[HN Gopher] Stability.ai - Introducing Stable Video 3D
___________________________________________________________________
Stability.ai - Introducing Stable Video 3D
Author : ed
Score : 236 points
Date : 2024-03-18 20:06 UTC (2 hours ago)
(HTM) web link (stability.ai)
(TXT) w3m dump (stability.ai)
| Filligree wrote:
| If the animations shown are representative, then the mesh output
| may very well be good enough to use in a 3d printer.
|
| Looking forward to experimenting with this.
| neom wrote:
| I don't know much about 3D printing, would be very interested
| in learning more about this idea if you'd be so kind as to
| expand on it. Could I have AI spend all day auto scanning what
| teens are doing on instagram, auto generate toys based on it,
| auto generate advertisements for the toys, auto 3D print on
| demand?
| SirSourdough wrote:
| Hypothetically, sure, assuming the parent comment that these
| meshes are sufficient for modelling is correct and that you
| can find any teens who want a non-digital toy.
|
| I think a good hobbyist application for this would be
| something like modelling figurines for games, which is
| already a pretty popular 3D printing application. This would
| allow people with limited modelling skills to bring
| fantastical, unique characters to life "easily".
| Filligree wrote:
| Pretty much.
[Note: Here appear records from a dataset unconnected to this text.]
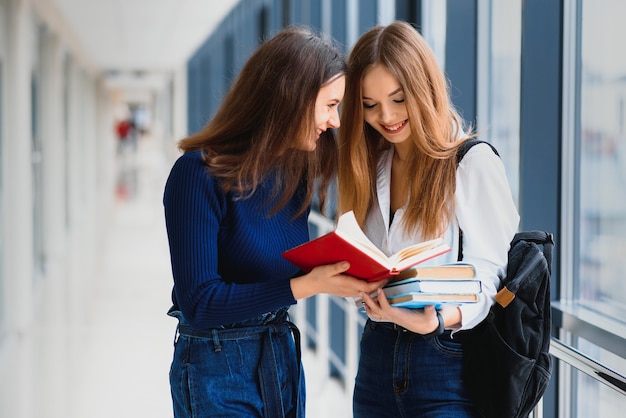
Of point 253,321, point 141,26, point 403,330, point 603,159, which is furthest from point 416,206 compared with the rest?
point 141,26

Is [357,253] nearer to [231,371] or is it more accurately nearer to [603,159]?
[231,371]

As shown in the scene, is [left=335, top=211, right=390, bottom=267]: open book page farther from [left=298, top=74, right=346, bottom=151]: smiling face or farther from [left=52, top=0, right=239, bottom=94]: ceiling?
[left=52, top=0, right=239, bottom=94]: ceiling

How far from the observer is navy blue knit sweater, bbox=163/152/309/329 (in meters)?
1.35

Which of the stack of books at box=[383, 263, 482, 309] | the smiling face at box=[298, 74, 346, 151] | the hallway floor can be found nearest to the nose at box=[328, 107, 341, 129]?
the smiling face at box=[298, 74, 346, 151]

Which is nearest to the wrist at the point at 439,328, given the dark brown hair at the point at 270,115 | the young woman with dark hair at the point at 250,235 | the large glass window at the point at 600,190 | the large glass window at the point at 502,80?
the young woman with dark hair at the point at 250,235

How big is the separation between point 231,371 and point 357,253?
354 millimetres

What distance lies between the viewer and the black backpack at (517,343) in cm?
134

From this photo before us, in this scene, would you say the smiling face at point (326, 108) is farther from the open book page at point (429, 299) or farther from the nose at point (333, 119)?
the open book page at point (429, 299)

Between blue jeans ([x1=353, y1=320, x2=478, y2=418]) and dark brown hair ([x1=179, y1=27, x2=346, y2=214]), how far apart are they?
34 cm

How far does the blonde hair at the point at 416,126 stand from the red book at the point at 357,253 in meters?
0.14

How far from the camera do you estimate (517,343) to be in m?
1.35

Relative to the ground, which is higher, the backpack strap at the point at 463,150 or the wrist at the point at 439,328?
the backpack strap at the point at 463,150

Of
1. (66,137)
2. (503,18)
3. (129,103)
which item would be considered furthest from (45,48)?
(129,103)

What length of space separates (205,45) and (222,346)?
11.2 m
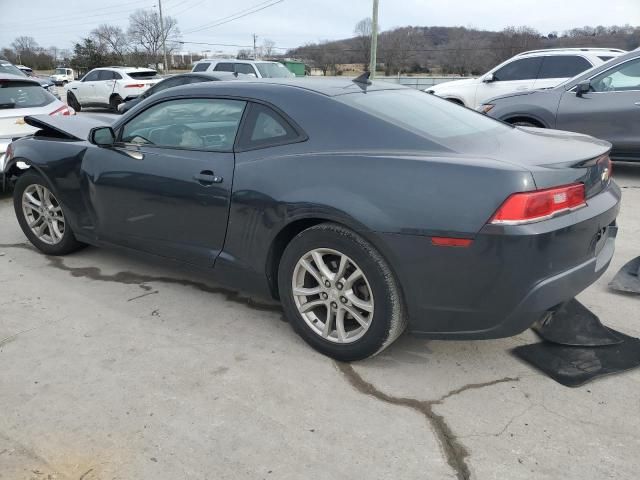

We're already generating images of monsters
| and characters for a D&D campaign; being able to print
| those in 3D would be pretty amazing.
| CobrastanJorji wrote:
| I think their suggestion was more "I have a photo of a cool
| horse, and now I would like a 3D model of that same horse."
|
| Another way of looking at it, 3D artists often begin projects
| by taking reference images of their subject from multiple
| angles, then very manually turning that into a 3D model. That
| step could potentially be greatly sped up with an algorithm
| like this one. The artist could (hopefully) then focus on
| cleanup, rigging, etc, and have a quality asset in
| significantly less time.
| maicro wrote:
| OP is suggesting that this (AI model? I honestly am behind on
| the terminology) could replace one of the common steps of 3D
| printing - specifically, the step where you create a digital
| representation of the physical object you would want to end
| up with.
|
| There are other steps to 3D printing in general, though; a
| super rough outline:
|
| - Model generation
|
| - "Slicing" - processing the 3D model into instructions that
| the 3D printer can handle, as well as adding any support
| structures or other modifications to make it printable
|
| - Printing - the actual printing process
|
| - Post-processing - depending on the 3D printing technology
| used, the desired resulting product, and the specific
| model/slicing settings, this can be as simple as "remove from
| bed and use" to "carefully snip off support structures, let
| cure in a UV chamber for X minutes, sand and fill, then
| paint"
|
| As I said before, this AI model specifically would cover 3D
| model generation. If you were to use a printing technology
| that doesn't require support structures, and handles color
| directly in the printing process (I think powder bed fusion
| is the only real option here?), the entire process should be
| fairly automatable - a human might be needed to remove the
| part from the printer, but there might not be much post-
| processing to do.
|
| The rest of your desired workflow is a bit more nebulous - I
| don't know how you would handle "scanning what teens are
| doing on instagram", at least in a way that would let you
| generate toys from the information; generating and posting
| the advertisement shouldn't be too hard - have a standardish
| template that you fill in with a render from the model, and
| the description; printing on demand again is possible, though
| you'll likely need a human to remove the part, check it for
| quality and ship it. You could automate the latter, but that
| would probably be more trouble than it's worth.
| neom wrote:
| Interesting, to be clear I don't think this is a good idea
| and it's kinda my nightmare post capitalism hell. I just
| think it's interesting this could be done now.
|
| On finding out what teens want, that part is somewhat easy-
| ish, I guess you'd need a couple of agents, one that is
| scanning teen blogs for stories and then converting them to
| key words, then another agent that takes the key words
| (#taylorswift #HaileyBieberChiaPudding #latestkdrama etc)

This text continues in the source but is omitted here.